[本文]
太田述正コラム#2057(2007.9.11)
<つい最近できたばかりのフランス(その2)>(2008.3.17公開)
フランスの風景の多くはエッフェル塔(1889年建立)より新しい。
マラリア蚊だらけの沼が干拓されヒースが生い茂る土地や裸の山に木が植えられたのだ。ピレネー山脈のスペイン側の風景こそ、かつてのフランスの風景なのだ。
フランスの絵のように美しい地名の多くは観光業者や地図制作者によって創作されたものだ。
欧州のグランドキャニオンと称されるヴェルドン渓谷(Verdon gorges)・・フランス南東部に位置する・・だって1906年までは少数の木こりにしか知られていなかった。
カゴ(cagot)という、中世のハンセン氏病患者ないしサラセン侵略者の子孫とも言われる「呪われた人種」は、何世紀にもわたって南部フランス全域で迫害されてきた。20世紀になってからでさえ、その迫害は一部の地方で続いた。
1930年代まで、郵便配達員や羊飼い達はひがな長大な竹馬に乗っていたものだ。彼らは8マイル時のスピードで一日75マイル踏破することができた。
ナポレオンの皇后マリー・ルイーズ(Marie-Louise)が馬車でフランスを旅行した時には、羊飼い達が竹馬に乗ってお供をした。竹馬のスピードは馬車よりも速かったのだ。
また、カトリック教会の努力にもかかわらず、キリスト教以前からの巨石の前で豊饒を祈る儀式が20世紀初頭までフランスで行われていた。
しかし、それはフランスが変わったということであって、フランスそのものは昔から存在していたのではないか、と思う人がいるかもしれないが、それはとんだ心得違いだ。
[/本文]
▶ _設問_
(a) 次の(i)〜(iii)が本文の内容と合っているか、それぞれ「はい」か「いいえ」で答えよ。判断の根拠となる本文の語句もそのまま引用すること。
(i) ヴェルドン渓谷は1906年まで少数の木こりにしか知られていなかった。
(ii) カゴへの迫害は19世紀のうちに終わった。
(iii) 竹馬に乗った羊飼い達は馬車より遅かった。
(b) 本文の「<つい最近できたばかりのフランス(その2)>(2008.3.17公開)」から始まり「が、それはとんだ心得違いだ。」までの部分を、一字も変えずに書き写せ。
[データ行]
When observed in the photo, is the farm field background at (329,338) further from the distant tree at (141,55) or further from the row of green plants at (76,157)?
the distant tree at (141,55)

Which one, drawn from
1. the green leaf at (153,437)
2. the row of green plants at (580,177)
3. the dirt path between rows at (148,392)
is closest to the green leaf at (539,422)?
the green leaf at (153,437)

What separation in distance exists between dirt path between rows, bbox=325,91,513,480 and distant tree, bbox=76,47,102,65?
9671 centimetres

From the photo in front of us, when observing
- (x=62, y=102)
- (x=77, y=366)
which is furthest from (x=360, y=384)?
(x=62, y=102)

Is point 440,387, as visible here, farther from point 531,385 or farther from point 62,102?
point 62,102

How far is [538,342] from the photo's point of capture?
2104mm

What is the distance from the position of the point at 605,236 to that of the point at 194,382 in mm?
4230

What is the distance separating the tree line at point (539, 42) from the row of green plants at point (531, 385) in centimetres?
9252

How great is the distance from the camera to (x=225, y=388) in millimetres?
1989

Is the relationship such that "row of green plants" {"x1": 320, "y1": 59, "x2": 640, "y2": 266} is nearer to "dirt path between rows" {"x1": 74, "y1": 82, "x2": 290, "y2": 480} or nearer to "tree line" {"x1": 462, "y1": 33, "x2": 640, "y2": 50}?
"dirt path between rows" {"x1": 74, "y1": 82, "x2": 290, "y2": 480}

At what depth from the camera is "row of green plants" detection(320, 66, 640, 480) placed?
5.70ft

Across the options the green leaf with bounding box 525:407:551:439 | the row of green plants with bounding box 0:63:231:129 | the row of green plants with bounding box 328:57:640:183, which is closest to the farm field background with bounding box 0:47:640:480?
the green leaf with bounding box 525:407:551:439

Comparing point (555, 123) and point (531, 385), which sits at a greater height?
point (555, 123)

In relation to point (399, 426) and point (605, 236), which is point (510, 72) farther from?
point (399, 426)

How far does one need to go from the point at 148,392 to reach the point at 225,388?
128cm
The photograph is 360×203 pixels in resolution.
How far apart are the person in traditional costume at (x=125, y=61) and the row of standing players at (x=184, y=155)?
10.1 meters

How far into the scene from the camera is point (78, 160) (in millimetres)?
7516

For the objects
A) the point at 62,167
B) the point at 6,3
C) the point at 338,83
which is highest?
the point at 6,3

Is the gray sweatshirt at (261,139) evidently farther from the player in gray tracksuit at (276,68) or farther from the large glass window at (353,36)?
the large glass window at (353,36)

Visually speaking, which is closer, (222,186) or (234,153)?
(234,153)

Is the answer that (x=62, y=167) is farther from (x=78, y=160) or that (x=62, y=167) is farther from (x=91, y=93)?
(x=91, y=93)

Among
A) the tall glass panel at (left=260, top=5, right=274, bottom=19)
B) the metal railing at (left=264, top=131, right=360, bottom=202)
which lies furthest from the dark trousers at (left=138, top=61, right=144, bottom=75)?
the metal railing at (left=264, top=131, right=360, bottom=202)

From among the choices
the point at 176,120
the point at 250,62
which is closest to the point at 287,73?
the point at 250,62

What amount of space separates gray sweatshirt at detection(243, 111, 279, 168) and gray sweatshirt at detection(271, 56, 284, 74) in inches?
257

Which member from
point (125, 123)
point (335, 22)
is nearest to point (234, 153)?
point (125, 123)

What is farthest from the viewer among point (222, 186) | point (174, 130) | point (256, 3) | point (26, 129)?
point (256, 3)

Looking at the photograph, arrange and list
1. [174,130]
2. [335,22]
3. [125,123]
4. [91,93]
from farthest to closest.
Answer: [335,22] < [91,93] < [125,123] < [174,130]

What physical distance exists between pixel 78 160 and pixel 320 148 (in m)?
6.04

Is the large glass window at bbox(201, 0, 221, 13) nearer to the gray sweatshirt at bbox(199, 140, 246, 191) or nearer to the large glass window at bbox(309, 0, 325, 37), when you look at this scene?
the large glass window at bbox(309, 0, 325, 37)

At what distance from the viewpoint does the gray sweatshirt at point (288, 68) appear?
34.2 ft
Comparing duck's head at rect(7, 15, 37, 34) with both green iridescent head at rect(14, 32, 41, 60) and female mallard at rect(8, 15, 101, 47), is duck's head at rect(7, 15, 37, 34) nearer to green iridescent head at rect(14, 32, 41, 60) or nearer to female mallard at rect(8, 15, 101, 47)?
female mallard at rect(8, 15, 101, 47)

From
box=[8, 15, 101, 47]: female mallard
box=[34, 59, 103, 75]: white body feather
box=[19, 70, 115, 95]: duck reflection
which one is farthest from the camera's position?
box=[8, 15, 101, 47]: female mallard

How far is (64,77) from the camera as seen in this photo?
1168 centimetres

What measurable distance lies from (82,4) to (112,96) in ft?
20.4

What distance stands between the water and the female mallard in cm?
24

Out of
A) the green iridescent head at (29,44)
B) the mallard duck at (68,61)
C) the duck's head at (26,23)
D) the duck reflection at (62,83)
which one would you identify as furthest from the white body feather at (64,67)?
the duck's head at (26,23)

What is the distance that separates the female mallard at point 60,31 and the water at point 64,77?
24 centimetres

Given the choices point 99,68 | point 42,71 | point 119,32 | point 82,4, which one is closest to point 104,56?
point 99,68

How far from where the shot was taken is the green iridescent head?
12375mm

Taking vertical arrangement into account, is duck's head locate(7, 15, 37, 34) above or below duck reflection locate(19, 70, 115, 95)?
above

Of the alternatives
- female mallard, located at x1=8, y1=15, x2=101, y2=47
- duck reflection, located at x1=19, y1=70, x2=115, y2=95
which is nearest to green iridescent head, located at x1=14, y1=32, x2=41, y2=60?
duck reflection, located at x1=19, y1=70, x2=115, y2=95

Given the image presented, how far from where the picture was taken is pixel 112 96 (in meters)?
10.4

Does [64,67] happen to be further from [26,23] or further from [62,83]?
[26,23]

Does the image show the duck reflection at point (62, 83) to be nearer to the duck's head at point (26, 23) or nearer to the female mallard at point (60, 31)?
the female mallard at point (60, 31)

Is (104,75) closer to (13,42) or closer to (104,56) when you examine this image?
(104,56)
[/データ行]
▶ _回答一覧_
(a)
(i) はい:「1906年までは少数の木こりにしか知られていなかった」
(ii) いいえ:「20世紀になってからでさえ、その迫害は一部の地方で続いた」
(iii) いいえ:「竹馬のスピードは馬車よりも速かった」

(b)
<つい最近できたばかりのフランス(その2)>(2008.3.17公開)
フランスの風景の多くはエッフェル塔(1889年建立)より新しい。
マラリア蚊だらけの沼が干拓されヒースが生い茂る土地や裸の山に木が植えられたのだ。ピレネー山脈のスペイン側の風景こそ、かつてのフランスの風景なのだ。
フランスの絵のように美しい地名の多くは観光業者や地図制作者によって創作されたものだ。
欧州のグランドキャニオンと称されるヴェルドン渓谷(Verdon gorges)・・フランス南東部に位置する・・だって1906年までは少数の木こりにしか知られていなかった。
カゴ(cagot)という、中世のハンセン氏病患者ないしサラセン侵略者の子孫とも言われる「呪われた人種」は、何世紀にもわたって南部フランス全域で迫害されてきた。20世紀になってからでさえ、その迫害は一部の地方で続いた。
1930年代まで、郵便配達員や羊飼い達はひがな長大な竹馬に乗っていたものだ。彼らは8マイル時のスピードで一日75マイル踏破することができた。
ナポレオンの皇后マリー・ルイーズ(Marie-Louise)が馬車でフランスを旅行した時には、羊飼い達が竹馬に乗ってお供をした。竹馬のスピードは馬車よりも速かったのだ。
また、カトリック教会の努力にもかかわらず、キリスト教以前からの巨石の前で豊饒を祈る儀式が20世紀初頭までフランスで行われていた。
しかし、それはフランスが変わったということであって、フランスそのものは昔から存在していたのではないか、と思う人がいるかもしれないが、それはとんだ心得違いだ。